If the court now gives effect solely to the “Lease,” disregarding the other documents, the court arrives at a result which was never intended by the parties. Defendant acquires possession of plaintiffs’ entire property, buildings and all, for a period of ten years, yielding only as ground rent, one cent per gallon on all gasoline sold therefrom. No obligation is placed upon defendant to sell any particular quantity of gasoline. He may devote the entire property to any use desired for a period of ten years, yielding rent based solely on quantity of gasoline sold. Obviously this brings the court to an inequitable and unconscionable result which was never intended by the parties.
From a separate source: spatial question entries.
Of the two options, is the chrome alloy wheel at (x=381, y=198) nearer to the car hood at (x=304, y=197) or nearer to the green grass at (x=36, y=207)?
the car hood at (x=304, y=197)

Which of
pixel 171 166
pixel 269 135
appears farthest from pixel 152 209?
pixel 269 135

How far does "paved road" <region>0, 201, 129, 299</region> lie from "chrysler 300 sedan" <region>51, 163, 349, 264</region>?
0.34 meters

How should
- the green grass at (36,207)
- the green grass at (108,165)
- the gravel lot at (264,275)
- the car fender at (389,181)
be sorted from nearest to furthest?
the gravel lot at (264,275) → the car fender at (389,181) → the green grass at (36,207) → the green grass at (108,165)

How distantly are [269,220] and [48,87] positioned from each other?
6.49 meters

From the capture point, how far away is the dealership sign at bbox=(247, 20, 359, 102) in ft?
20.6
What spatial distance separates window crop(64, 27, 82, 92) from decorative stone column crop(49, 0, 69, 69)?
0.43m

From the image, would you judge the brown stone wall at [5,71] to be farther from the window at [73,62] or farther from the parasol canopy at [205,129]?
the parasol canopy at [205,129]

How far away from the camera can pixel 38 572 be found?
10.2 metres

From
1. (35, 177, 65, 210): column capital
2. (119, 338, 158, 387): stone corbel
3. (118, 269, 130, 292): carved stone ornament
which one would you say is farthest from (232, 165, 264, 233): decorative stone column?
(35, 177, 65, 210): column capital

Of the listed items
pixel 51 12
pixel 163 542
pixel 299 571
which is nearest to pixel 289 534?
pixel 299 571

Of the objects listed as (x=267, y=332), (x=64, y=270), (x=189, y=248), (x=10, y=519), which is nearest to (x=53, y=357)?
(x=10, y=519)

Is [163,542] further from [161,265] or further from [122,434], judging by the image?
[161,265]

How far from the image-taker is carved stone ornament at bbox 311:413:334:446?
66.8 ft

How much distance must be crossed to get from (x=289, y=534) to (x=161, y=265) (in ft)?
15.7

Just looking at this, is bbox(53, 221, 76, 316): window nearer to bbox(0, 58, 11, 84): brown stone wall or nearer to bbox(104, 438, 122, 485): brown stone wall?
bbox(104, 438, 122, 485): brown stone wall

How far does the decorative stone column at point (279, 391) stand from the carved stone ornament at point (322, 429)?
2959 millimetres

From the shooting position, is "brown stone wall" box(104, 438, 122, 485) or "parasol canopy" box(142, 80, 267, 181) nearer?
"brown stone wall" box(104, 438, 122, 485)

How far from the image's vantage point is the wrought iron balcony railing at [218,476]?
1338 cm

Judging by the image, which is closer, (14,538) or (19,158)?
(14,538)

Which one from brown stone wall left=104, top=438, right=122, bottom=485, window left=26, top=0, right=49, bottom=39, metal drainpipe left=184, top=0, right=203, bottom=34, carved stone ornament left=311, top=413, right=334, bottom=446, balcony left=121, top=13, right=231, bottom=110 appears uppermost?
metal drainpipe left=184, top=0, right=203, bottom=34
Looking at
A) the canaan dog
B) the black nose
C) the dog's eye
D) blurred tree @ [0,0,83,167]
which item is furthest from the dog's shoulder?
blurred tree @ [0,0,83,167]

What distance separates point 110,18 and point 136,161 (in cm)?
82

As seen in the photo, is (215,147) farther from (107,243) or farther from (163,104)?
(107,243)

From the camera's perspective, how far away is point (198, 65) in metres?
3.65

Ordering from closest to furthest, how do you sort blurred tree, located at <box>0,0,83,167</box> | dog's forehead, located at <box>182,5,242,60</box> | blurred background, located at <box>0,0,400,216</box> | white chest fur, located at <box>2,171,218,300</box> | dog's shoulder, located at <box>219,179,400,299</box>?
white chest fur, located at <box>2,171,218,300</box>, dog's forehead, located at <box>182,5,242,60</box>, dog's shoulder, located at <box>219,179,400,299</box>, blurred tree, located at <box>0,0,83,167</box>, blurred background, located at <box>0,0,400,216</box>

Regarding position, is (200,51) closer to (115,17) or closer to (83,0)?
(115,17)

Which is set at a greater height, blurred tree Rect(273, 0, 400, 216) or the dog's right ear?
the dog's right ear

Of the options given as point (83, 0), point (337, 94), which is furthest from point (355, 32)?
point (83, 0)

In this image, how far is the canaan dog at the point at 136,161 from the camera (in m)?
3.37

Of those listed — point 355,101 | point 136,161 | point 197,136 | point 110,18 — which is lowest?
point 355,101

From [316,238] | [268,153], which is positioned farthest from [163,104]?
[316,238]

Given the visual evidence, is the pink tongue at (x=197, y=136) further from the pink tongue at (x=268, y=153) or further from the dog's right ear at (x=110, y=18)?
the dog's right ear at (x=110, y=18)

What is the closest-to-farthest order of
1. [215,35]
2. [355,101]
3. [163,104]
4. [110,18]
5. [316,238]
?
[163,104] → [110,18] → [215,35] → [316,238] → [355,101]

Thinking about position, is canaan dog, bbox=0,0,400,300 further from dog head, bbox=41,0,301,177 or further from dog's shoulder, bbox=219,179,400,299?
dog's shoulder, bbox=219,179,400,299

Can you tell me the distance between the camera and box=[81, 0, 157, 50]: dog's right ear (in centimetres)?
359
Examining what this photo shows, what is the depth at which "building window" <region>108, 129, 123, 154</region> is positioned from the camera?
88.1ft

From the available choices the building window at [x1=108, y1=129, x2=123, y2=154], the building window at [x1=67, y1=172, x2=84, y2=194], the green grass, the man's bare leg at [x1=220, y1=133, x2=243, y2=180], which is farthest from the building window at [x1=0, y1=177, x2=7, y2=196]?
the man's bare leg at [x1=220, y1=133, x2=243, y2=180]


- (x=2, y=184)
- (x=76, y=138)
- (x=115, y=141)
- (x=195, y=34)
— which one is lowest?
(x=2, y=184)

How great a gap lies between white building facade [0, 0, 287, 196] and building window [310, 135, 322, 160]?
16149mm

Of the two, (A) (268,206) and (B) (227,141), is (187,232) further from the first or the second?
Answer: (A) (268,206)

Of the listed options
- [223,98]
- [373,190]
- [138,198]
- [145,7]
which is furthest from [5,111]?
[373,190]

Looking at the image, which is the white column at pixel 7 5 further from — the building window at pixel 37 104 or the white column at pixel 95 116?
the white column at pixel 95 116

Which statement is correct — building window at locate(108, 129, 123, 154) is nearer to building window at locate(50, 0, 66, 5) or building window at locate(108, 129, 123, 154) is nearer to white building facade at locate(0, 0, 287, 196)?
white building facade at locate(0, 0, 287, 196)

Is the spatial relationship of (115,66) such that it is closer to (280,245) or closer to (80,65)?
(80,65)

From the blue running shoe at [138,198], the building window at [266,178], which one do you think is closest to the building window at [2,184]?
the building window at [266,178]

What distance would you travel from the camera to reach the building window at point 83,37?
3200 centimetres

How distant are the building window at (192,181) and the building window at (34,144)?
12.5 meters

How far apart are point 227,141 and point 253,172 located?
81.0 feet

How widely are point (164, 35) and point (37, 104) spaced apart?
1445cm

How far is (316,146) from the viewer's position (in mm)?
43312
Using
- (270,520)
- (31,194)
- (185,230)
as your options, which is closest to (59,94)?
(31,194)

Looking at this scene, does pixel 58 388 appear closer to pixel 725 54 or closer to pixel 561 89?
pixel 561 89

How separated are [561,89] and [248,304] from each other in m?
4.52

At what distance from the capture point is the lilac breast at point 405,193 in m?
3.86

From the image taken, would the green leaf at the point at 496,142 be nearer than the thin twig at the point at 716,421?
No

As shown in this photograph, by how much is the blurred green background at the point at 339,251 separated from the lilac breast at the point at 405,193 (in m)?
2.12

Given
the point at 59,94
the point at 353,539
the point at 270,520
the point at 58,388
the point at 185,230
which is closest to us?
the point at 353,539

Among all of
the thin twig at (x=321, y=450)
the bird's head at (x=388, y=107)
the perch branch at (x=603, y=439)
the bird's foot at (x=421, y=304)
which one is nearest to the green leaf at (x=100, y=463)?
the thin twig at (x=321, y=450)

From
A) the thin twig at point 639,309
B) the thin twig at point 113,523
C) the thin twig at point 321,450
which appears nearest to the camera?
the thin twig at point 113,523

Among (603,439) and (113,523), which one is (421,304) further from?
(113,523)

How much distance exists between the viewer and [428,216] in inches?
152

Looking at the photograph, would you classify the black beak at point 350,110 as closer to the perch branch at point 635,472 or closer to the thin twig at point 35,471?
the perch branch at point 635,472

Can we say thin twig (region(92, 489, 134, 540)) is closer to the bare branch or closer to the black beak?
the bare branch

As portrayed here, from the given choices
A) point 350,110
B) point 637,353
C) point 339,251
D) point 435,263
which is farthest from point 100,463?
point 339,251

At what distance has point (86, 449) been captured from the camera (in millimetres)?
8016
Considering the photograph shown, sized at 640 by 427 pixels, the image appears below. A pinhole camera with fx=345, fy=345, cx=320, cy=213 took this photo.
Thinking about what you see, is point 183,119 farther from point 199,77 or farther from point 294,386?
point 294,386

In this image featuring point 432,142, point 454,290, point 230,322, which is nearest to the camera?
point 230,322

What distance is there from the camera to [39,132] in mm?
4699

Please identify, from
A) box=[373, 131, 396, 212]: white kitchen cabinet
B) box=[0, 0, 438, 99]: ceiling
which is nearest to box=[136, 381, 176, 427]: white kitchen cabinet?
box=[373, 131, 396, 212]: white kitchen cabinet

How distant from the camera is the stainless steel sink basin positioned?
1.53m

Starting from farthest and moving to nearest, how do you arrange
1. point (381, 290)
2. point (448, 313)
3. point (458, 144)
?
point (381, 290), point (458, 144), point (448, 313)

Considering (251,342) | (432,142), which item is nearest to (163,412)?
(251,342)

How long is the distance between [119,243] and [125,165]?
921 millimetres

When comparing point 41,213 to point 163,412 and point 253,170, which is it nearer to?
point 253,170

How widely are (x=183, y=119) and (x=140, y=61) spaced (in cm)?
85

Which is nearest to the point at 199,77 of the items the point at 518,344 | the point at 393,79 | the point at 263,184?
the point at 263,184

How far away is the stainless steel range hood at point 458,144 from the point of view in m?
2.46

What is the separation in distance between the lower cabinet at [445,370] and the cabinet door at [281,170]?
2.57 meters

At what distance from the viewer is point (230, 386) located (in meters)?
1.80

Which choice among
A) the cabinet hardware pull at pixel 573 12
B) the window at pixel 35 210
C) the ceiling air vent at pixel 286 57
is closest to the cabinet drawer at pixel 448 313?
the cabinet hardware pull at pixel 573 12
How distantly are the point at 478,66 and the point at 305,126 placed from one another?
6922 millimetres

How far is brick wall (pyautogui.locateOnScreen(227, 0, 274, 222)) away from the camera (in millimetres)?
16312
Furthermore, it seems that the simultaneous exchange of leases, covering the identical parcel of real estate in its entirety, with the owners never intending actually to give up possession of any part thereof, resulted in a nudum pactum. The leases neutralized each other. The reciprocal agreements of the parties to pay each other one cent per gallon of gasoline sold had a like effect. The result was a transaction unsupported by a consideration.
When the transaction is considered in its entirety, one must conclude that the relationship between the parties was simply that of wholesale dealer seeking an outlet for his products, and a retail dealer desiring merchandise to sell to the public. When that re*168lationship terminated the entire transaction was at an end, and the court has no right to give effect to one of the documents, to the exclusion of the others. This was not the intention of the parties when the transaction was closed.
It is ordered and decreed that the said lease agreement is canceled and shall be held for naught, and defendant is permanently-enjoined and restrained from claiming right of possession to the real estate in question, under and pursuant to said lease. Court costs are assessed against defendant.